Plus rien à craindre. Les barrages internationaux qualificatifs pour la Coupe du monde 2026 sont bel et bien maintenus à Guadalajara, au Mexique.
Face à cette situation sécuritaire qui inquiète des nombreux amoureux du ballon rond, les autorités mexicaines ont assuré être à pied d’œuvre pour rétablir totalement le calme avant la compétition.
Elles affirment que « la situation est sous contrôle » et promettent que toutes les conditions seront réunies pour garantir le bon déroulement des barrages, prévus avant la date très attendue du 31 mars.
Récemment, la FIFA avait demandé un rapport détaillé sur la situation sécuritaire, et le média sportif The Athletic a révélé que l’organisation des rencontres se poursuit normalement. La billetterie des matchs a d’ailleurs été confirmée, avec des tickets accessibles à partir de 20 dollars pour assister aux rencontres des barrages.
Dans ce contexte de grande attente, l’attaquant congolais Cédric Bakambu affiche une détermination sans faille. L’actuel joueur du Real Betis a confié, dans une interview accordée à RMC Sport, qu’il pense constamment à ce rendez-vous crucial.
« Honnêtement, il n’y a pas un jour où j’arrête de penser à ce match-là. Je suis prêt à tout échanger pour la qualification de la RDC à la Coupe du monde », a-t-il déclaré.

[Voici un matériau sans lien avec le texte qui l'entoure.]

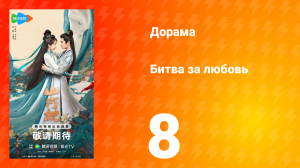 Битва за любовь 8 серия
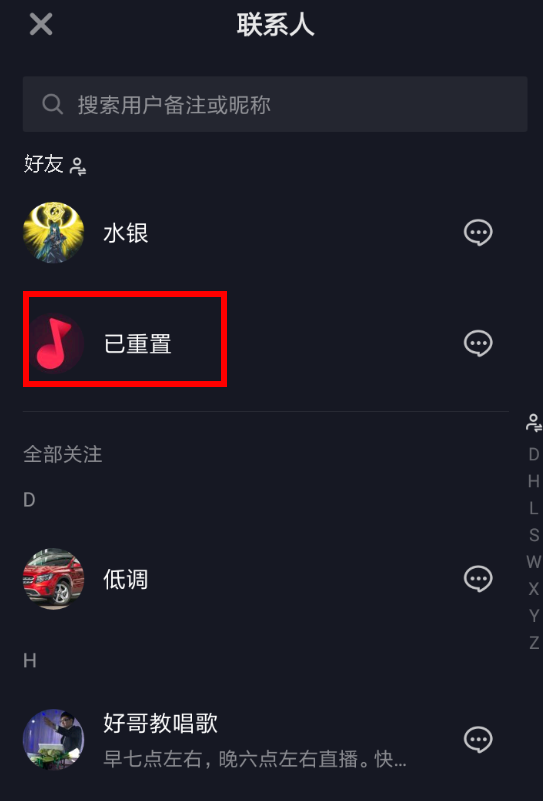 抖音已重置賬號能恢復嗎 抖音已重置賬號如何恢復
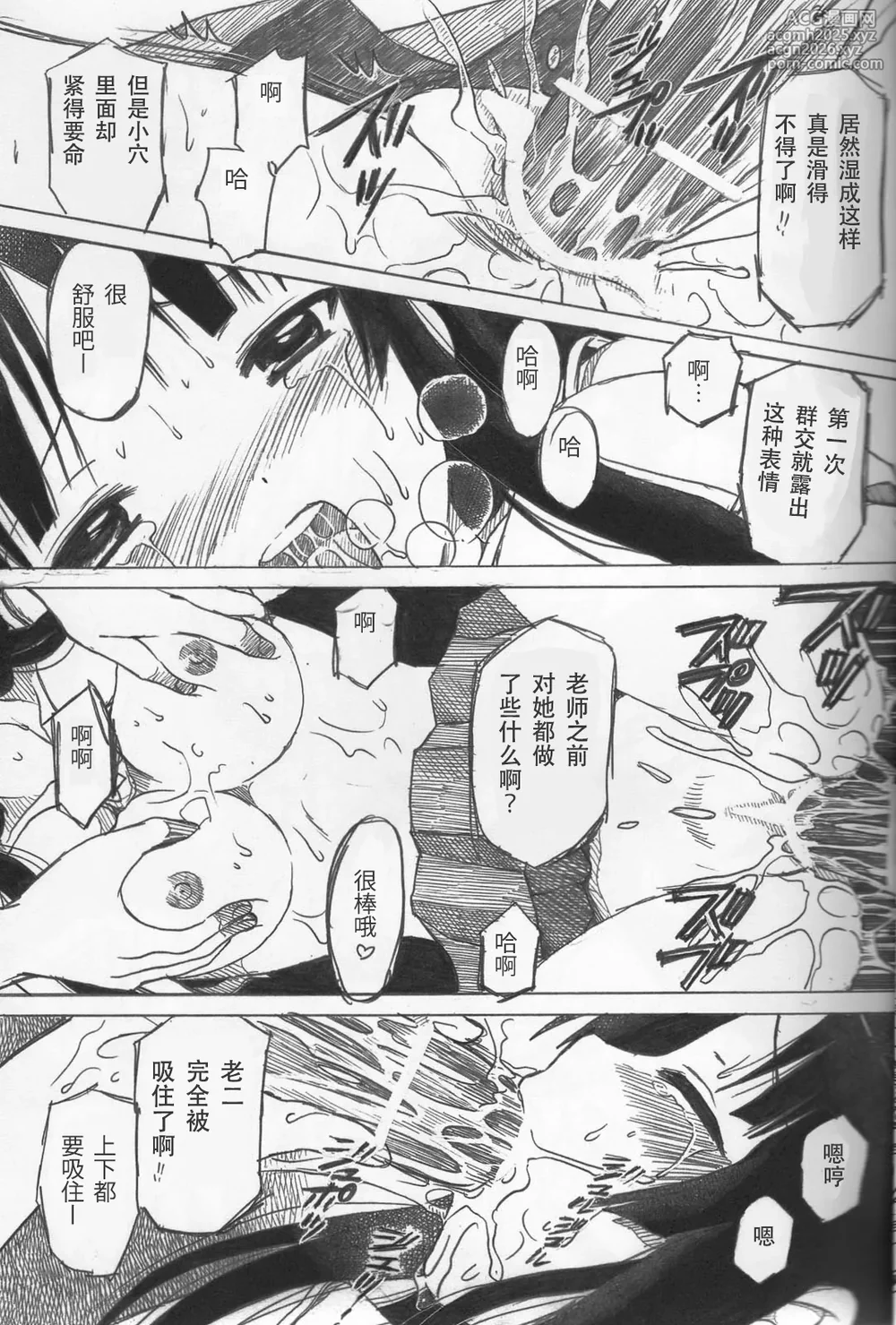 (C76) [Shiropanda (Yuzupon)] Mio no Zettai Manzoku (K-ON!) [Chinese]-16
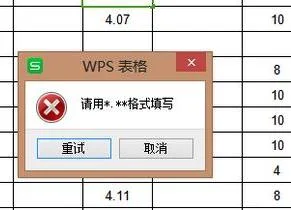 wps中如何打出补集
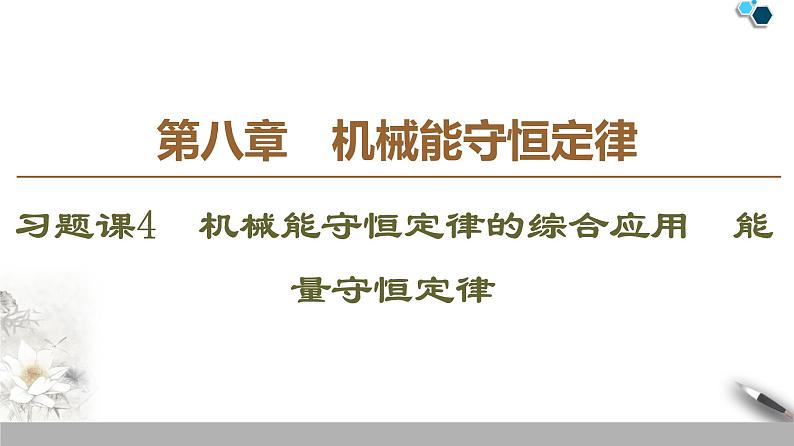 人教版（2019）高中物理必修第二册19-20 第8章 习题课4　机械能守恒定律的综合应用　能量守恒定律第1页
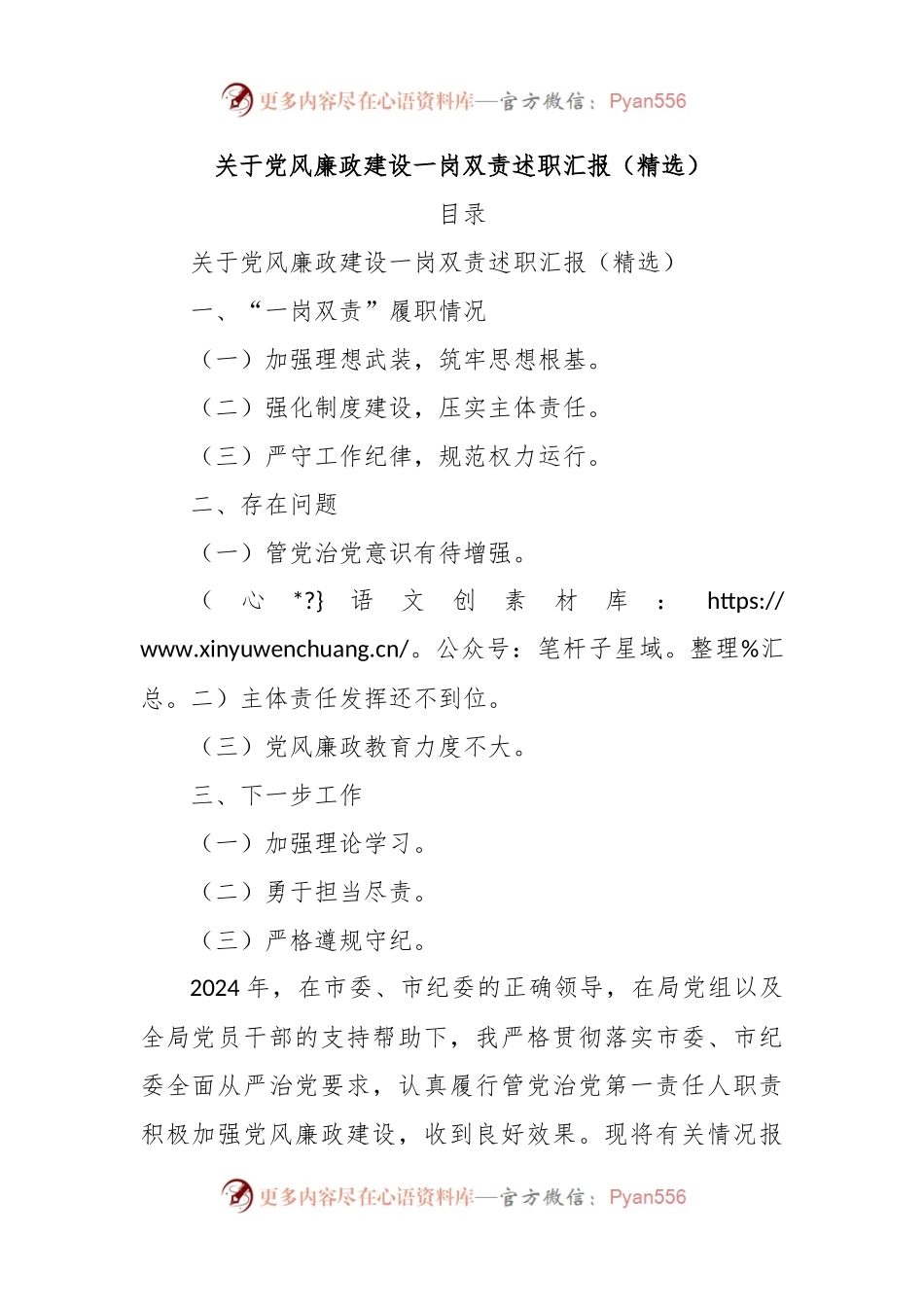 关于党风廉政建设一岗双责述职汇报（精选）.docx_第1页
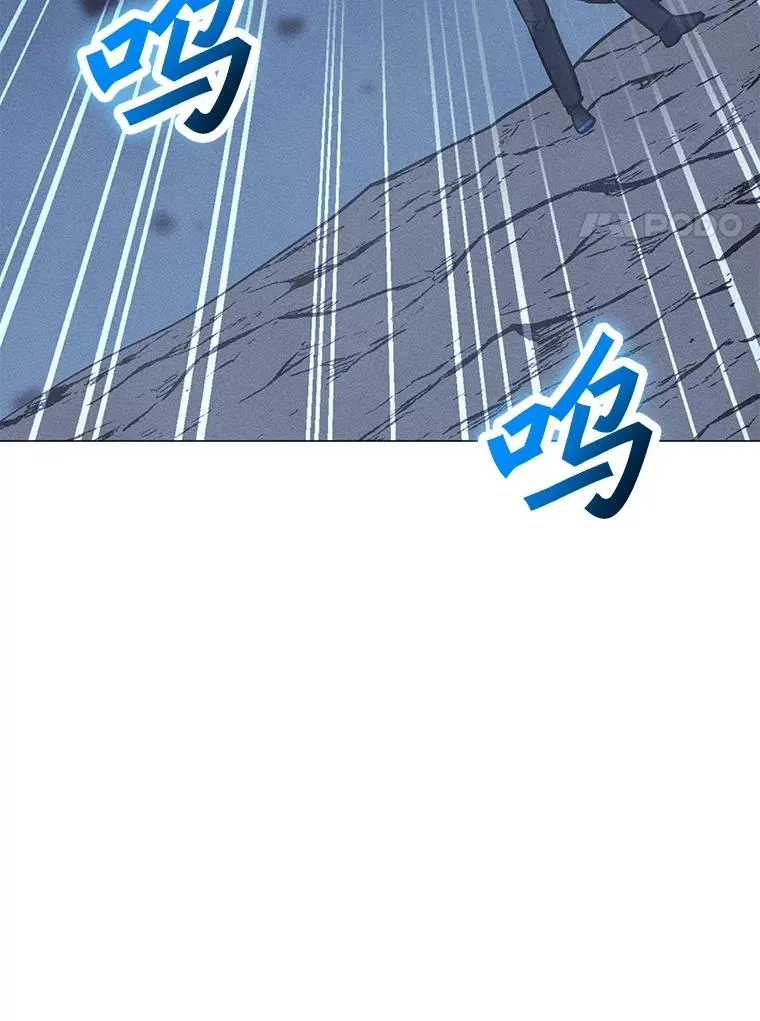 171.好戏开始 第56页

Pour Bakambu, la qualification de la RDC à la Coupe du monde représente bien plus qu’un simple objectif sportif. Il ne cache pas que rien n’est plus important à ses yeux que de voir les Léopards retrouver la plus prestigieuse compétition du football mondial.
De son côté, le défenseur congolais, récemment arrivé au RC Lens, mesure pleinement l’enjeu de leur prochaine confrontation contre le vainqueur du match entre la Jamaïque et la Nouvelle-Calédonie.
« Si nous parvenons à battre la Jamaïque ou la Nouvelle-Calédonie, nous pouvons, à notre manière, changer l’histoire du pays. Redonner le sourire au peuple grâce au sport serait quelque chose de magnifique. Nous parlons d’un pays qui traverse des moments difficiles et qui est parfois oublié. Pour ce peuple, ce match est sans doute le plus important. Cela fait plus de 50 ans que nous n’y sommes plus. Il ne reste qu’un match, et nous n’avons pas le droit de passer à côté », a confié Arthur Masuaku lors d’une conférence de presse d’avant-match de son club.
La République démocratique du Congo court donc après une deuxième participation à la phase finale de la Coupe du monde, depuis sa seule apparition en 1974 en Allemagne. Plus d’un demi-siècle d’attente que les Léopards veulent enfin briser.
Les regards sont désormais tournés vers le 31 mars, une date qui pourrait marquer l’histoire du football congolais, comme Arthur Masuaku l’a si bien dit.